Jika didrama, sang pemilik rumah akan terkejut ketika ada seorang tamu yang datang tanpa mengabarinya dulu. Lain halnya dengan saat ini, sang tamulah yang terkejut saat melihat pemilik rumah hanya menggunakan bathrobe dengan wajahnya yang sangat putih. Tamu itu adalah seorang pengantar surat.
"M-maaf Bu, eh mbak" gugup si pengantar surat. "Saya hanya ingin mengantarkan surat atas nama Natasya Caroline," lanjutnya.
Perempuan itu menerima amplop coklat dengan sedikit rasa penasaran yang bercokol. Pengantar surat itu lantas pamit sebelum pergi meninggalkan pelataran rumah Caroline. Tanpa berlama-lama, dibukanya penutup amplop itu. Dari sisi depan maupun belakang amplop yang dipegangnya, tak ada nama pengirimnya.
Kedua mata perempuan itu tampak terbelalak saat melihat nama pengirim pada kertas putih yang baru saja diambil dari dalam amplop.
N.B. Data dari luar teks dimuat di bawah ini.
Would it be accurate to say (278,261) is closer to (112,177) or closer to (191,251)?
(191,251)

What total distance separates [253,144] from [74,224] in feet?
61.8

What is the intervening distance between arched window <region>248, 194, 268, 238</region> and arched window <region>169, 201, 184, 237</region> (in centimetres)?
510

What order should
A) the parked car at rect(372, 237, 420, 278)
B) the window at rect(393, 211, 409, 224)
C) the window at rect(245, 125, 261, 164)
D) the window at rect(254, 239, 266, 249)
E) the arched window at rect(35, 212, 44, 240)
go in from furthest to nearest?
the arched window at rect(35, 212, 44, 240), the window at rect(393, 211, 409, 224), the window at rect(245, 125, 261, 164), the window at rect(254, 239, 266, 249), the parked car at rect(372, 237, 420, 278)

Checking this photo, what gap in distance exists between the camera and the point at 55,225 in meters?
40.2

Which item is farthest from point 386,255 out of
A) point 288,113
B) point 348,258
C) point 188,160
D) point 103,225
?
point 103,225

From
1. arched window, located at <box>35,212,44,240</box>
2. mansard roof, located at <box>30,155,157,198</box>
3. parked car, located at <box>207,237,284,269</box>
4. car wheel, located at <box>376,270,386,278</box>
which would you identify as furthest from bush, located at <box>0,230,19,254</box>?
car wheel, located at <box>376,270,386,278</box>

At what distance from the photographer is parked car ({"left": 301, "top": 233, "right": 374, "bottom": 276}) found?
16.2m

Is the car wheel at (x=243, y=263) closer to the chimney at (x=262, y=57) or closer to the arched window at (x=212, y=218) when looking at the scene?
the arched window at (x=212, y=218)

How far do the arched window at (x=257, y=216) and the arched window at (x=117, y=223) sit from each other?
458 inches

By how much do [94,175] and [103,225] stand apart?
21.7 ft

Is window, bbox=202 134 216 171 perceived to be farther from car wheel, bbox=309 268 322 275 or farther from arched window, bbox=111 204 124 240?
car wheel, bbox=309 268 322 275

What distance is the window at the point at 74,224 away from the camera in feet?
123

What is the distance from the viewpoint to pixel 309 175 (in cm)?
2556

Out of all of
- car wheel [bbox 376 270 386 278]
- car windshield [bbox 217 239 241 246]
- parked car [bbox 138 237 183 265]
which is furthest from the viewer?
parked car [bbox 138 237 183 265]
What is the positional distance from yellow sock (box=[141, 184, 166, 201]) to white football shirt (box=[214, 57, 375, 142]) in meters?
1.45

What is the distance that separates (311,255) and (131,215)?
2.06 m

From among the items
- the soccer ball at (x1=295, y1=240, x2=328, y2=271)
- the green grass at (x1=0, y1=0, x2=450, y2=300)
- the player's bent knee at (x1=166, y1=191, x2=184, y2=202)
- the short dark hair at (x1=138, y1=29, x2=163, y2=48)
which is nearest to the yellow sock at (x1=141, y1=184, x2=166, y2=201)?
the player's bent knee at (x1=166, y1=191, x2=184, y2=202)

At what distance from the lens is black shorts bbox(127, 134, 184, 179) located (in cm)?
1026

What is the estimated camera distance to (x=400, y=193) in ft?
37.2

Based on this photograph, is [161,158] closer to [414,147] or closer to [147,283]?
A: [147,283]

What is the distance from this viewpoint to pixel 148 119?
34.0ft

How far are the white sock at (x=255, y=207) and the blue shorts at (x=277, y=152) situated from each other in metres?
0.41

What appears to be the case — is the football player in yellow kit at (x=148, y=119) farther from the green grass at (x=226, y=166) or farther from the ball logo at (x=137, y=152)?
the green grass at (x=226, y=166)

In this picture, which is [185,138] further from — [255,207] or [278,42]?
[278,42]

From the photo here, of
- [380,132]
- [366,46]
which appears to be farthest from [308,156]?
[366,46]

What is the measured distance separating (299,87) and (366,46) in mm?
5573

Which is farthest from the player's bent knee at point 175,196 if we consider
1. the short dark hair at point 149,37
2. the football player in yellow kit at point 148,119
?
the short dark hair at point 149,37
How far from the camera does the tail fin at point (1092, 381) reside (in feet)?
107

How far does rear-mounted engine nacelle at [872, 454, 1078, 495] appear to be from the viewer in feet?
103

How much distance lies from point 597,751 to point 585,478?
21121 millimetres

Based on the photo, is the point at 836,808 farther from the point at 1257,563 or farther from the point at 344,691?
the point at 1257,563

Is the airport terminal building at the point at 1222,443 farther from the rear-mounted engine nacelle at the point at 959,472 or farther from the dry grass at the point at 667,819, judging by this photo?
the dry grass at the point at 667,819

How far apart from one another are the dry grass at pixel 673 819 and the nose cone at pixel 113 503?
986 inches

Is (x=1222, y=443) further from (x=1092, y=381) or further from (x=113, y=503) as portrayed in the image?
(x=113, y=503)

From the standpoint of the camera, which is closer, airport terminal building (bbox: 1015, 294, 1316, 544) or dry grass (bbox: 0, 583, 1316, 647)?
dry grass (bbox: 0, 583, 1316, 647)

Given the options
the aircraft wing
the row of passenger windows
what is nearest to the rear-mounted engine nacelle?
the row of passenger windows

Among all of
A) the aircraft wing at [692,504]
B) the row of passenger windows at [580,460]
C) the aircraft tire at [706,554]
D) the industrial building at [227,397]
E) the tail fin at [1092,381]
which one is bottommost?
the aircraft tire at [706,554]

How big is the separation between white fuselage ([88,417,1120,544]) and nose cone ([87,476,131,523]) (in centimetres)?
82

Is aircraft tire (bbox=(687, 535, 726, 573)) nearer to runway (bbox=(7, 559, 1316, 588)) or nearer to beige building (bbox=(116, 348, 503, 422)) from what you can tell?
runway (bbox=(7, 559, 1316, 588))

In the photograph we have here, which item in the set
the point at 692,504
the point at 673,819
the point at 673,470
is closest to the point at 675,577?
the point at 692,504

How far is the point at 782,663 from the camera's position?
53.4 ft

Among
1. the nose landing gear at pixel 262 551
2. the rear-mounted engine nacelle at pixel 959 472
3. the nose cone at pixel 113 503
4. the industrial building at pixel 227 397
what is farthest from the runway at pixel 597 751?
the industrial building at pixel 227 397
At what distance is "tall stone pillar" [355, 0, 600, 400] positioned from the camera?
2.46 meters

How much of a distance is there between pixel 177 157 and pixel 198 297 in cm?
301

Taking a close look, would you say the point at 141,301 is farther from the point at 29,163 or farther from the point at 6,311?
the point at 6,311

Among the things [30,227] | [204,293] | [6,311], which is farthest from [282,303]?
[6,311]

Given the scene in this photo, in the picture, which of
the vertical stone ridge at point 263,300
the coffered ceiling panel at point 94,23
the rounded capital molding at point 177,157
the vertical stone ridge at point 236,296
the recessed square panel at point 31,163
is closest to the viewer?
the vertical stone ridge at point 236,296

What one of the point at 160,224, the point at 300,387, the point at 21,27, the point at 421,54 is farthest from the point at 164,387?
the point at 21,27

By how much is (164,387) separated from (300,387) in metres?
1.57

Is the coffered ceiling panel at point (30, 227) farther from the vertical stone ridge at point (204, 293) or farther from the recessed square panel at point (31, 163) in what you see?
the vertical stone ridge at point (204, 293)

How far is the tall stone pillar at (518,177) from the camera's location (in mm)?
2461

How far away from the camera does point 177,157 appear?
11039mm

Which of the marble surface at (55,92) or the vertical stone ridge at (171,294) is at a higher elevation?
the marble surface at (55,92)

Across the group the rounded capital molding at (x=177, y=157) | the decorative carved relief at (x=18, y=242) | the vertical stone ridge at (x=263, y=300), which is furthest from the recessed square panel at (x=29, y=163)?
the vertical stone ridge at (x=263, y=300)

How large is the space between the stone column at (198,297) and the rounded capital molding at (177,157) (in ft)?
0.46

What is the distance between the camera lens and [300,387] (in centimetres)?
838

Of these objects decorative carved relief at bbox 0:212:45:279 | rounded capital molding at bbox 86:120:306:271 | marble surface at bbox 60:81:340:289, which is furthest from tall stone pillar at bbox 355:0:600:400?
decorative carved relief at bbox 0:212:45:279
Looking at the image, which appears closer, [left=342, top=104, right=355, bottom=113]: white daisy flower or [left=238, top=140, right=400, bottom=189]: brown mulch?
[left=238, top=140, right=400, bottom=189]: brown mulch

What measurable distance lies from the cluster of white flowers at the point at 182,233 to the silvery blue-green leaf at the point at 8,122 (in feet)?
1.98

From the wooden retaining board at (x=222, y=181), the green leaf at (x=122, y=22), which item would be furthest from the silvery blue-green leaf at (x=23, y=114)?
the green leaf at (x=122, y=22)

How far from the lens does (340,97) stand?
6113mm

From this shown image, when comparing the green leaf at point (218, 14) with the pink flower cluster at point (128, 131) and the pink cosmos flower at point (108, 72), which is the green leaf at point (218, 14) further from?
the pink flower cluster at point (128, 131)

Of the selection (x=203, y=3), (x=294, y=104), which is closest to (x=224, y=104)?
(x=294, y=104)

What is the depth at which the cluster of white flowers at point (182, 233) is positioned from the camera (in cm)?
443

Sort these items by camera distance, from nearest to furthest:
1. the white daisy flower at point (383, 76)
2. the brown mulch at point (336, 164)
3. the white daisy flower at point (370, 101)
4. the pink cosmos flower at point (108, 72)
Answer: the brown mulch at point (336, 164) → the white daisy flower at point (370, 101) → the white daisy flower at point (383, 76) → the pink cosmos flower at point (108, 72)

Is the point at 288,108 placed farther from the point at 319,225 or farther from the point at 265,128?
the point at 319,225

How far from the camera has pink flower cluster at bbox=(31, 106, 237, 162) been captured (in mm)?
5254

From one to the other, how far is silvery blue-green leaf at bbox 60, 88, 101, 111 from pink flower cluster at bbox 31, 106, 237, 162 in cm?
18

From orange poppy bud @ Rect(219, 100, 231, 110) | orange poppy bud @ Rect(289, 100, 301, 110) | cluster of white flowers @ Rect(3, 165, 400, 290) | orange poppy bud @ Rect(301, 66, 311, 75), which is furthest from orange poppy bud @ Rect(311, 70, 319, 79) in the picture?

Ada dua perasaan yang singgah dihatinya selepas melihat surat itu. Pertama, sebagai seorang manajer, dirinya bahagia bahwa Goldie mendapatkan undangan kontrak. Kedua, sebagai seorang wanita, dia tidak bahagia. Lantaran rencana awalnya tidak berjalan sesuai keinginannya.
"Aku bahagia dengan kabar baik ini," ia melipat kedua tangannya didepan dada. "Tapi tidak bahagia juga, karena mereka harus berjalan bersama. Padahal, hanya Dirga yang ingin aku sukseskan,"
Sedetik kemudian ia kembali tersadar, alisnya juga hampir bertautan. "Tapi aku belum mengirimkan video apapun ke agensi ini," katanya bermonolog. Bahkan rahangnya sampai digerakkan. "Ah, sudahlah. Maskerku mulai retak"
Selepas dari urusan maskernya, Caroline berjalan menuju meja makannya. Hidup mandiri itu begini, apa-apa ya dilakukan dengan sendiri. Padahal usianya juga sudah matang untuk menikah. Alasannya jelas 'hanya menunggu Dirga', itupun jika Dirga membalas perasaannya.
Berkutat dengan bayangan indahnya, membuatnya tak sadar sebuah ketukan pintu hadir kembali. Memangnya barang seorang pengantar surat ada yang tertinggal?
Untung saja, perempuan itu telah selesai membersihkan wajahnya. Kalau tidak, orang itu akan terkejut lagi.